Supplied passage:
■ ■ ■

This article was written by Nicholas Mitsakos : Chairman and CEO at Arcadia Capital Group.
Uncertainty and Irrationality
Clear and coherent markets, free from political agenda, bad compromises, and ineffective regulation is almost nonexistent. The consequences are usually pyrotechnic.
The Same Movie – It Doesn’t End Differently
It is not as if the world hadn’t provided ample warnings about the risks associated with irresponsible finance. History has centuries worth of such examples, but even looking at recent events over the last 25 years is illuminating.
- In 1995, years of financial liberalization in Mexico culminated in a peso crisis and financial collapse that required emergency aid from both the United States and the International Monetary Fund.
- In 1997, a financial crisis in Thailand had quickly spread through much of Southeast Asia, again spurring the IMF to action.
But by 1997 US markets seemed to have weathered these storms. In the years leading up to the Mexico and Thailand situations, the S&P 500 and the NASDAQ each more than doubled between 1992 and 1996, driven mostly by Silicon Valley tech stocks. In spite of Alan Greenspan acknowledging the “irrational exuberance” of the markets in 1996, stock market valuations continued to rise. The warning signs of unstable economies were believed to be localized and the broader markets decoupled from this turbulence. This was naïve thinking then and outright irresponsible now.

■ ■ ■

Given data:
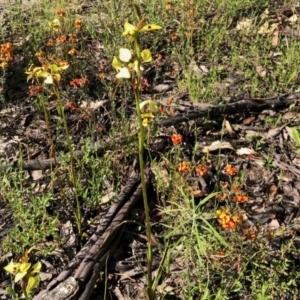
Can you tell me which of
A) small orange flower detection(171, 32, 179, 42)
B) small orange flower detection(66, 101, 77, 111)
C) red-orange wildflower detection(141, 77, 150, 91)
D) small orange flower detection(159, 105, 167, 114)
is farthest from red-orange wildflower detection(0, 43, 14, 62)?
small orange flower detection(171, 32, 179, 42)

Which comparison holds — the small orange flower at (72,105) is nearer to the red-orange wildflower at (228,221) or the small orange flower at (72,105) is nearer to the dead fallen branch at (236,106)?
the dead fallen branch at (236,106)

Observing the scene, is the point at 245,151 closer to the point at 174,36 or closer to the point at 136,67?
the point at 174,36

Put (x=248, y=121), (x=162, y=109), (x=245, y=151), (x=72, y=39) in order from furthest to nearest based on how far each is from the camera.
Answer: (x=72, y=39)
(x=248, y=121)
(x=162, y=109)
(x=245, y=151)

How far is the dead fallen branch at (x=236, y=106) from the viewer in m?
3.37

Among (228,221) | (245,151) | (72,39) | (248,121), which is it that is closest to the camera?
(228,221)

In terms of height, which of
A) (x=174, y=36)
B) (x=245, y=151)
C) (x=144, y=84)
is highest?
(x=174, y=36)

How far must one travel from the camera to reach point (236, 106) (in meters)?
3.53

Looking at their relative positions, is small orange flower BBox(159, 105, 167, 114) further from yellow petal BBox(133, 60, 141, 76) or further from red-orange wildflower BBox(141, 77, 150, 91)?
yellow petal BBox(133, 60, 141, 76)

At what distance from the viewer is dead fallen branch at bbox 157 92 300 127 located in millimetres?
3367

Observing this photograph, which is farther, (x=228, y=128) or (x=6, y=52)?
(x=6, y=52)

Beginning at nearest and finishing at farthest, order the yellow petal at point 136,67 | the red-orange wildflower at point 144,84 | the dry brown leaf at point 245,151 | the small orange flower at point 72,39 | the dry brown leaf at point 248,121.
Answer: the yellow petal at point 136,67
the dry brown leaf at point 245,151
the dry brown leaf at point 248,121
the red-orange wildflower at point 144,84
the small orange flower at point 72,39

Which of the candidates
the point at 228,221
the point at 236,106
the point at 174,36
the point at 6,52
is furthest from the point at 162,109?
the point at 6,52

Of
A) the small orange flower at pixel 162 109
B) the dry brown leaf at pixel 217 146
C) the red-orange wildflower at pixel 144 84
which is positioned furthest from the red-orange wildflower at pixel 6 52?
the dry brown leaf at pixel 217 146

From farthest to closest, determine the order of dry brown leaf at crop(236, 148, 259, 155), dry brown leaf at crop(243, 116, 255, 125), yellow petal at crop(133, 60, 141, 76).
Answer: dry brown leaf at crop(243, 116, 255, 125)
dry brown leaf at crop(236, 148, 259, 155)
yellow petal at crop(133, 60, 141, 76)
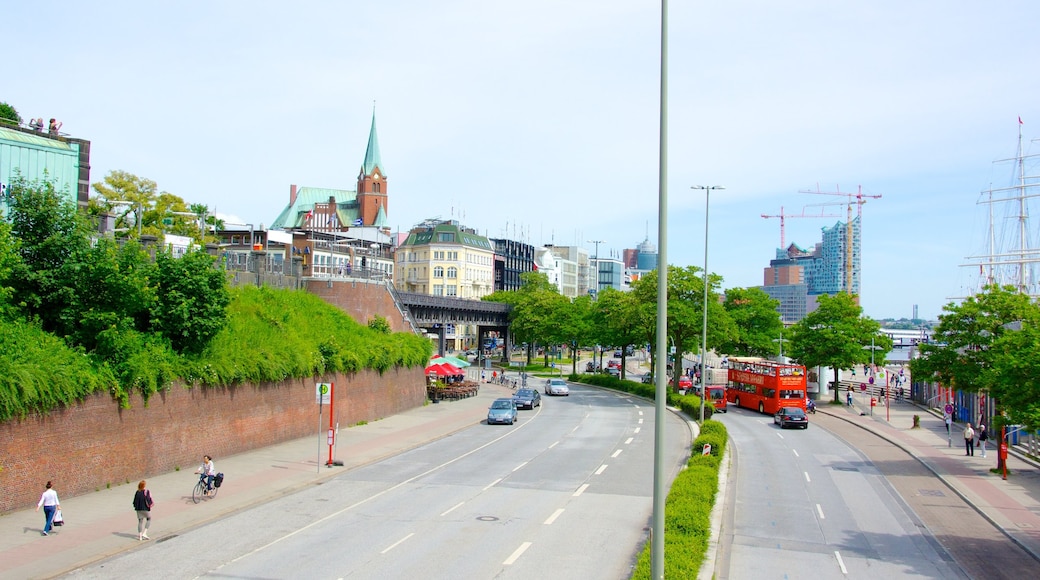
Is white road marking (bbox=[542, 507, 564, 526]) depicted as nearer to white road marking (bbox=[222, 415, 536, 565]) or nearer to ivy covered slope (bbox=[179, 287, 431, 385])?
white road marking (bbox=[222, 415, 536, 565])

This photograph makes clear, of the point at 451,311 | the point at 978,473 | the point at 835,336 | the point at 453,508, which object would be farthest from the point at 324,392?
the point at 451,311

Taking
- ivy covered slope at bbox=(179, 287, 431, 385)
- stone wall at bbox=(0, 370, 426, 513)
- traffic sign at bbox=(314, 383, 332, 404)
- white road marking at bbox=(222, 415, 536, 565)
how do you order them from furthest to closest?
ivy covered slope at bbox=(179, 287, 431, 385)
traffic sign at bbox=(314, 383, 332, 404)
stone wall at bbox=(0, 370, 426, 513)
white road marking at bbox=(222, 415, 536, 565)

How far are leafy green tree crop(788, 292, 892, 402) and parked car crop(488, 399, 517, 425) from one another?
30.3 metres

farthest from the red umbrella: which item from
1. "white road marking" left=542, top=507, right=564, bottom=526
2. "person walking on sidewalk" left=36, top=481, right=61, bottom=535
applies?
"person walking on sidewalk" left=36, top=481, right=61, bottom=535

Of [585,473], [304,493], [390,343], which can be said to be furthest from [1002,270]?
[304,493]

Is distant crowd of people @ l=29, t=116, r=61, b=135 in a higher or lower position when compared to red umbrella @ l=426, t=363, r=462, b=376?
higher

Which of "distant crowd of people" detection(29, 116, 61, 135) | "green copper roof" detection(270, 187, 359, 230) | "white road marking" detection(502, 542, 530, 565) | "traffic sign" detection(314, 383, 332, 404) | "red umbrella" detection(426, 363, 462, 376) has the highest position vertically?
"green copper roof" detection(270, 187, 359, 230)

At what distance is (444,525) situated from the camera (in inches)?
829

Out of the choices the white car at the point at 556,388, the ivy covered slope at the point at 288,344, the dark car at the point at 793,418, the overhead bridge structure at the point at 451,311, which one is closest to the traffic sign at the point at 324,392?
the ivy covered slope at the point at 288,344

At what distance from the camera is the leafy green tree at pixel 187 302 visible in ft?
94.0

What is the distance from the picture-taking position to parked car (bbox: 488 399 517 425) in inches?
1848

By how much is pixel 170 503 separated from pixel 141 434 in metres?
3.75

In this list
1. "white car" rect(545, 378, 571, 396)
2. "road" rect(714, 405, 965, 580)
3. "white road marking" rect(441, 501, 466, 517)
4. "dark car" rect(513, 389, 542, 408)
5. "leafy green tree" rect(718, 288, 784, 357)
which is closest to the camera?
"road" rect(714, 405, 965, 580)

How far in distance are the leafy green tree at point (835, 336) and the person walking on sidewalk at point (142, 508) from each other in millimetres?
57171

■ ■ ■

Problems and tasks:
1. According to the markets article, what mainly drove the S&P 500 and the NASDAQ to more than double between 1992 and 1996? Answer in one to three sentences.
2. Please translate this sentence from the markets article into Spanish: "But by 1997 US markets seemed to have weathered these storms."
3. From the markets article, quote everything from "Uncertainty and Irrationality" down to "IMF to action.".
The rows have no connection to the markets article.

Solved tasks:
1. The rise was driven mostly by Silicon Valley tech stocks.

2. Pero para 1997 los mercados estadounidenses parecían haber capeado estas tormentas.

3.
Uncertainty and Irrationality
Clear and coherent markets, free from political agenda, bad compromises, and ineffective regulation is almost nonexistent. The consequences are usually pyrotechnic.
The Same Movie – It Doesn’t End Differently
It is not as if the world hadn’t provided ample warnings about the risks associated with irresponsible finance. History has centuries worth of such examples, but even looking at recent events over the last 25 years is illuminating.
- In 1995, years of financial liberalization in Mexico culminated in a peso crisis and financial collapse that required emergency aid from both the United States and the International Monetary Fund.
- In 1997, a financial crisis in Thailand had quickly spread through much of Southeast Asia, again spurring the IMF to action.